LCQ19:Tackling false self-employment

     Following is a question by the Hon Wong Sing-chi and a written reply by the Secretary for Labour and Welfare, Mr Matthew Cheung Kin-chung, in the Legislative Council today (June 15):


     With the commencement of the Minimum Wage Ordinance (Cap. 608) on May 1 this year, the working class worry that employers may attempt to evade their obligation to pay the minimum wage by means of "false self-employment", which turns employees into false self-employed persons. In this connection, will the Government inform this Council:

(a) of the total number of complaints about "false self-employment" received by the Government since May 1 this year and among such cases, of the number of cases in respect of which prosecutions were instituted;

(b) whether it will assess the relationship between the establishment of the statutory minimum wage and the problem of "false self-employment"; if it will, how it will carry out the assessment, and of the amount of resources to be injected; and

(c) in the long run, whether it will consider studying the feasibility of introducing legislation correspondingly to regulate "false self-employment", consulting the public and community groups on the related details, and publicising the phase-in outcome of the study; if it will, of the details; if not, the reasons for that?

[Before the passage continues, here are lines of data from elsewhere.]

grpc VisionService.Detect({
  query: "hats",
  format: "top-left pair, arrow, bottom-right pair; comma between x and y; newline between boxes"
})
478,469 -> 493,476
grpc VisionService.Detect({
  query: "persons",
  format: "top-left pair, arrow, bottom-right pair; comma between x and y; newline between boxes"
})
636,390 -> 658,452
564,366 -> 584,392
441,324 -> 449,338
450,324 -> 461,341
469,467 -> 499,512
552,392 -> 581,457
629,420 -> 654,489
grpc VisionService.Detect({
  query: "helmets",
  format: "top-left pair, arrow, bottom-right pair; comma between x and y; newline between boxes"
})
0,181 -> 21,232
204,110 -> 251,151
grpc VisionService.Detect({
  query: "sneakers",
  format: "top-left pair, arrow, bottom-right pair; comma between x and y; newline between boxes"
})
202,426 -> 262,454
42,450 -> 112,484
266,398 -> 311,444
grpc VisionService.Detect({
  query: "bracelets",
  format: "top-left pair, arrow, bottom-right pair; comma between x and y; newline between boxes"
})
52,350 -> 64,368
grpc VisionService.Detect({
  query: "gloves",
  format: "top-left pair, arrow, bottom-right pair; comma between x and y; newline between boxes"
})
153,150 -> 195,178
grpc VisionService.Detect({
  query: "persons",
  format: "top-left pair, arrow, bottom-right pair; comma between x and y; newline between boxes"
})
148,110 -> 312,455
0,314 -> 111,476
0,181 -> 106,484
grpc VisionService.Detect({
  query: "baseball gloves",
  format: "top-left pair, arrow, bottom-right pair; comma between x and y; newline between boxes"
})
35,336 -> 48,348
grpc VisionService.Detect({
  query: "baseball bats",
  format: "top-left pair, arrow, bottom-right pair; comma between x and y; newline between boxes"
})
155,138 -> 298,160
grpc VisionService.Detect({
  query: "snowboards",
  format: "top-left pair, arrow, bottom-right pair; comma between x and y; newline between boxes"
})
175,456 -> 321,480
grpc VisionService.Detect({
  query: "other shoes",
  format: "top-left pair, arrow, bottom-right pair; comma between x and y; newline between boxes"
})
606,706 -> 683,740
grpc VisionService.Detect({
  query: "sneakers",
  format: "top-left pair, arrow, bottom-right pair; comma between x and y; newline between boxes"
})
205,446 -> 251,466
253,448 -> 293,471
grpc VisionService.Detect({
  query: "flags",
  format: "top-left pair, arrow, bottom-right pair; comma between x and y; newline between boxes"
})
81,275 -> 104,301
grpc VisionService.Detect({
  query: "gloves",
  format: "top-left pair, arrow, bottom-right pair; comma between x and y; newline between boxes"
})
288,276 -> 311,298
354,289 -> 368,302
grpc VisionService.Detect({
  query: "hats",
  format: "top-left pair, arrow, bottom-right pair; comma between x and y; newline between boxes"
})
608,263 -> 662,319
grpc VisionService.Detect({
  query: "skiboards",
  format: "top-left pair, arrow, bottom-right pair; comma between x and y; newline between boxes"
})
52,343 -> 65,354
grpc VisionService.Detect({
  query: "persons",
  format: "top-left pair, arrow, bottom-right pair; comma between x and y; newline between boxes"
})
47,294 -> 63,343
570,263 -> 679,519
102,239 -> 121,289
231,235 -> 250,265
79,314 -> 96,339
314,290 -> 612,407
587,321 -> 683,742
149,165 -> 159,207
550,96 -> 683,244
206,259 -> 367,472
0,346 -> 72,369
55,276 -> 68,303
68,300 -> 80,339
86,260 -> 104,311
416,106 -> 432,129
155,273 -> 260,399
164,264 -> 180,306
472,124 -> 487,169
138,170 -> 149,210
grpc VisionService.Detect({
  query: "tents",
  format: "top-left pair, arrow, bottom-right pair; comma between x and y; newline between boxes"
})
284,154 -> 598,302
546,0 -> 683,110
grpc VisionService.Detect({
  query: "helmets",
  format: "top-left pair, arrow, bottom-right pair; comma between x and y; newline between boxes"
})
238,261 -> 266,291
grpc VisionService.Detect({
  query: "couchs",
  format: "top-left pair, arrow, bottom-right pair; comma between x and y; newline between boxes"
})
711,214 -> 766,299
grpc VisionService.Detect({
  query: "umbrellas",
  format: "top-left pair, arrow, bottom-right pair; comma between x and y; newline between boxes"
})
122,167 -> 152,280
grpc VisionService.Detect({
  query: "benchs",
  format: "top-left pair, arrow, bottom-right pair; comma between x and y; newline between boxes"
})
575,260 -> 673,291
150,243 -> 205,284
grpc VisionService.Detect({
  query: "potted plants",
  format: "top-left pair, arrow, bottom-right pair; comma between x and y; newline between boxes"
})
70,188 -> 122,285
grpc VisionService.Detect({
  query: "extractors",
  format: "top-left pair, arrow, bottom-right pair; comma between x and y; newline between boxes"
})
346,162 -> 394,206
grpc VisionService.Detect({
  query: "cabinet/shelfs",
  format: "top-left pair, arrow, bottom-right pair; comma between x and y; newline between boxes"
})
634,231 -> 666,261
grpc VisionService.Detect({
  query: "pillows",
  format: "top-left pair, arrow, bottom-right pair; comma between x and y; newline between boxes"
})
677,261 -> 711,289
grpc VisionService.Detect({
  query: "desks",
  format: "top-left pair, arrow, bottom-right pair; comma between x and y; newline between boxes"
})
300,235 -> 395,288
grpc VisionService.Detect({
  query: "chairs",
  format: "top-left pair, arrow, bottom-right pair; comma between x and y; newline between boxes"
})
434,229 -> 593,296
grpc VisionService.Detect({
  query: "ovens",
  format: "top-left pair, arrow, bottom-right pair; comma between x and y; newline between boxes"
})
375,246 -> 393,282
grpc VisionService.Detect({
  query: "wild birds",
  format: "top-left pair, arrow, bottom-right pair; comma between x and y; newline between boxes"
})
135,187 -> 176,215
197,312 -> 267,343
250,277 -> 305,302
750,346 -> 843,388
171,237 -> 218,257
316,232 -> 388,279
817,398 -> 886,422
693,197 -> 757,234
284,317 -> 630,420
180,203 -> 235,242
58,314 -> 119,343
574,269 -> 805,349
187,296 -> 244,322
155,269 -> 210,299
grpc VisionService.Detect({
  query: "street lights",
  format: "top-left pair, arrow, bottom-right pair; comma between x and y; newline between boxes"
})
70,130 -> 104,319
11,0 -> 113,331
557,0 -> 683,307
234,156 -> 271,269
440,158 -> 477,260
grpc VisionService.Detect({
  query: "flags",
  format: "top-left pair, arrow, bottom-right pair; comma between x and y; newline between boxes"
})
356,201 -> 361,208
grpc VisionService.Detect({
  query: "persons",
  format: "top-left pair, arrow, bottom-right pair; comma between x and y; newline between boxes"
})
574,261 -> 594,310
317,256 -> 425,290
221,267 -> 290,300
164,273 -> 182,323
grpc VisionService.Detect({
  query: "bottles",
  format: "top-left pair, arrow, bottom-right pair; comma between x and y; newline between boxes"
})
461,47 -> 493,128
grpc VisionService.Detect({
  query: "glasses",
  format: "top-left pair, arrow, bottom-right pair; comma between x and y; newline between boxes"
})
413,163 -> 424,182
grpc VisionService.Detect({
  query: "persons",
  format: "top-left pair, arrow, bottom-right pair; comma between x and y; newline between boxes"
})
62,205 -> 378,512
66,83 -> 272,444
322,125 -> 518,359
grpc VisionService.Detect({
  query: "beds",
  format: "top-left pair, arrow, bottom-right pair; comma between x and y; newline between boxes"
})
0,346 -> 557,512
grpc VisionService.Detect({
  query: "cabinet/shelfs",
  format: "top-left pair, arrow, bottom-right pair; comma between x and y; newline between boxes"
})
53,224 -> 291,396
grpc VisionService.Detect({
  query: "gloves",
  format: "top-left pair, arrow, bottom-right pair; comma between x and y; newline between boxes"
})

(a) The Labour Department (LD) has all along been attaching great importance to protecting employees' rights and benefits. In combating false self-employment, LD has adopted a three-pronged approach aimed at deterring the malpractices of evading liabilities by purposely and falsely labelling an employee as a self-employed person, and enhancing the knowledge of employers and employees on different contract types to facilitate their making the right decisions. Our measures include stepping up promotional and publicity efforts, provision of consultation and conciliation service to those involved in false self-employment disputes, and taking rigorous enforcement actions to combat illegal practices. In May 2011, LD received 18 complaint and claim cases involving false self-employment disputes, which accounted for one percent of the total number of complaint and claim cases of the month. The figure is similar to that recorded before the commencement of the Minimum Wage Ordinance. At the moment, there is no information showing that the concerned cases arise from the commencement of the Minimum Wage Ordinance. As we are still following up the cases, no prosecution statistics are available at this stage.

(b) LD has been collecting statistics on cases and complaints involving false self-employment disputes since late 2009. We will continue to closely monitor cases involving false self-employment disputes, including the situation of these cases after the implementation of the Minimum Wage Ordinance on May 1, 2011. As the responsible officers are also tasked with carrying out other duties, there is no separate breakdown on the resources involved in monitoring the situation of false self-employment.

(c) At present, employers who purposely make use of false self-employment contracts to evade paying employment benefits to their employees already have to bear the consequences of failing to fulfil their legal liabilities under the relevant legislation. A person or company found to be an employer by a court not only has to pay back the statutory rights and benefits retroactively to a worker who is falsely labelled as a self-employed person, he may also be liable to prosecution for failing to comply with the Employment Ordinance or the Employees' Compensation Ordinance as an employer.
     To define self-employment by legislation is neither easy nor practical. Having regard to past court cases involving self-employment disputes, there is no single conclusive test to distinguish whether a person is an employee or a self-employed person. All the relevant factors of the case must be taken into account and there is no hard and fast rule as to how important a particular factor should be. Hence, it is difficult to list out all the possible scenarios clearly through legislative provisions. On the other hand, attempts to set out categorically in the law what constitutes self-employment may be counterproductive, as those who intend to exploit their employees can take this as providing guidance for evading the law.

     We consider that the more effective ways to tackle the problem are through educating people and employers on the differences, pros/cons and the legal rights and obligations of the two contractual relationships of employment and self-employment, and reminding them to clarify the relevant modes of co-operation before entering into contracts. If people suspect that their own statutory rights and benefits as employees are exploited under the guise of false self-employment, they should report to LD as soon as possible. We will conduct investigation at once and institute prosecution against the offending employers whenever there is sufficient evidence. We believe that the adoption of the three-pronged approach, i.e. enhanced publicity, consultation service and enforcement action, is indeed the key to tackling the issue of false self-employment.